Carol Santiago garante o 15º ouro ao Brasil e campanha de Tóquio supera Rio 2016

Foto – Ale Cabral – CPB

O oitavo dia de competições em Tóquio contou novamente com marcos históricos protagonizados pelos atletas paralímpicos do Brasil. Aos 33 anos, o nadador Daniel Dias, maior atleta paralímpico da história do país e um dos maiores do mundo, se despediu das piscinas na manhã desta quarta-feira (01), ao terminar a final dos 50m livre (classe S5) na quarta colocação, com o tempo de 32s12.

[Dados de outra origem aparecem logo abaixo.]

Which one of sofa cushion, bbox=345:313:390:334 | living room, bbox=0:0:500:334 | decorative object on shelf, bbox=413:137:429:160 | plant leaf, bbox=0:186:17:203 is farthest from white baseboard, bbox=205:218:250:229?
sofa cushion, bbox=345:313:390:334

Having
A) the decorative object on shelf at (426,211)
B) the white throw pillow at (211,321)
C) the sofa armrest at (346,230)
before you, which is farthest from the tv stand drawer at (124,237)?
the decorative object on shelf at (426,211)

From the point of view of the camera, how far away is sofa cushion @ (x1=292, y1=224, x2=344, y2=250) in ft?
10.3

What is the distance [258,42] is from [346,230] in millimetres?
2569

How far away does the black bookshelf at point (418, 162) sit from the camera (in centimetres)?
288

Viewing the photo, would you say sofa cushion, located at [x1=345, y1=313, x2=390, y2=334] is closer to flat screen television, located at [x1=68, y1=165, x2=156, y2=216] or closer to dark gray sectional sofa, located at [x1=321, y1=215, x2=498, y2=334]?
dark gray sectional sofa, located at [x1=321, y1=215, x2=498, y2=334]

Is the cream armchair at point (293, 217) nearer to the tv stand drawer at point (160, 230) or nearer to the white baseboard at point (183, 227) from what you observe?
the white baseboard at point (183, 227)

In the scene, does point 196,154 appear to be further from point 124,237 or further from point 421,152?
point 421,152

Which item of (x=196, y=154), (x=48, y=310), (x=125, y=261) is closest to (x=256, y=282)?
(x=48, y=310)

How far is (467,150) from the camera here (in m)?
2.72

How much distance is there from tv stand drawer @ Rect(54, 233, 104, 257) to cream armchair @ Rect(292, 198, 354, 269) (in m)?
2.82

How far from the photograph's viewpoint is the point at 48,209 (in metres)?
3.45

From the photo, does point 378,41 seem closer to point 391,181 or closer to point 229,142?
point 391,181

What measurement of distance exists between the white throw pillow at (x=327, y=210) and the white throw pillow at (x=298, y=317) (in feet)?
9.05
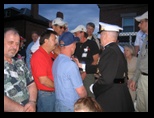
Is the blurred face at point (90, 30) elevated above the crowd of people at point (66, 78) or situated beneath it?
elevated above

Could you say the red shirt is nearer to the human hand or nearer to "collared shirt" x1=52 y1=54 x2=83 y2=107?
"collared shirt" x1=52 y1=54 x2=83 y2=107

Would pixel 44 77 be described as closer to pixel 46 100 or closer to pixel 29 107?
pixel 46 100

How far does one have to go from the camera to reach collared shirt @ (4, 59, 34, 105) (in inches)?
105

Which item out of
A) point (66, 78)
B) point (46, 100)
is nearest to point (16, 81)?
point (66, 78)

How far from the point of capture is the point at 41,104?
11.8 feet

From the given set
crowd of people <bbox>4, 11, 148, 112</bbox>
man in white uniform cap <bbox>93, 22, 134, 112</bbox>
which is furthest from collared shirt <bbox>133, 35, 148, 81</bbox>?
man in white uniform cap <bbox>93, 22, 134, 112</bbox>

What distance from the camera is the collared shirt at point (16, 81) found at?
2.66 metres

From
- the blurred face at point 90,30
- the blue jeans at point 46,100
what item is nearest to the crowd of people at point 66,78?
the blue jeans at point 46,100

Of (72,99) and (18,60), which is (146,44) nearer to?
(72,99)

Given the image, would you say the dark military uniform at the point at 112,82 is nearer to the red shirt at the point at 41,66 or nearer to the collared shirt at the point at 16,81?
the red shirt at the point at 41,66

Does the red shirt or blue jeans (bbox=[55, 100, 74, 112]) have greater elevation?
the red shirt

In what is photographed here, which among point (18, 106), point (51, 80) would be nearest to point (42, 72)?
point (51, 80)

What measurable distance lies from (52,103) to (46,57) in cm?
79

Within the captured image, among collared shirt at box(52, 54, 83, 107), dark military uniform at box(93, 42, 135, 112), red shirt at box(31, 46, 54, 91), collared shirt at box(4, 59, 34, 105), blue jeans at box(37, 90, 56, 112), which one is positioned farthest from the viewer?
blue jeans at box(37, 90, 56, 112)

Assim, o paulista de Campinas encerra sua jornada no esporte com a impressionante marca de 27 medalhas em quatro edições de Jogos Paralímpicos (Pequim 2008, Londres 2012, Rio 2016 e Tóquio 2020), sendo 14 de ouro, sete de prata e oito de bronze.

Mas o Brasil não poderia terminar o dia sem medalhas. E elas vieram. Maria Carolina Santiago também marcou o seu nome no esporte paralímpico brasileiro ao conquistar o ouro nos 100m peito (classe SB12). Essa foi a terceira vez que a pernambucana subiu ao lugar mais alto do pódio em Tóquio – antes ela já havia faturado os 100m livre e os 50m livre. Aos 36 anos, ela ainda ganhou o bronze nos 100m costas e a prata no revezamento misto dos 4x100m livre – 49 pontos, ao lado de Wendell Belarmino (S11), Douglas Matera (S13) e Lucilene Sousa (S12).

Este foi o 15º ouro da missão brasileira em Tóquio, superando o número de medalhas douradas conquistadas nos Jogos Rio 2016 (14) e ficando a seis do recorde estabelecido em Londres 2012 (21).

A potiguar Cecília Jerônimo de Araújo também fez bonito e conquistou a medalha de prata nos 50m livre (classe S8) da natação, assim como o catarinense Talisson Glock, que levou o bronze nos 100m livre (classe S6).

O país também faturou dois bronzes na bocha, com Maciel Santos (classe BC2) e José Carlos Chagas de Oliveira (classe BC1), sendo esta última medalha, inédita na história do Brasil em Jogos Paralímpicos. Por fim, bronze por equipes da classe 9-10 entre as mulheres do tênis de mesa.

Com estes pódios, o Brasil soma agora 48 medalhas nos Jogos Paralímpicos de Tóquio, com 15 ouros, 12 pratas e 21 bronzes. Está na sétima colocação no quadro de medalhas geral. A China lidera com 68 ouros e 147 medalhas, com o Comitê Paralímpico Russo em seguida, com 89 medalhas, sendo 32 de ouro, e a Grã-Bretanha, em terceiro lugar, com 30 medalhas de ouro e um total de 86 medalhas.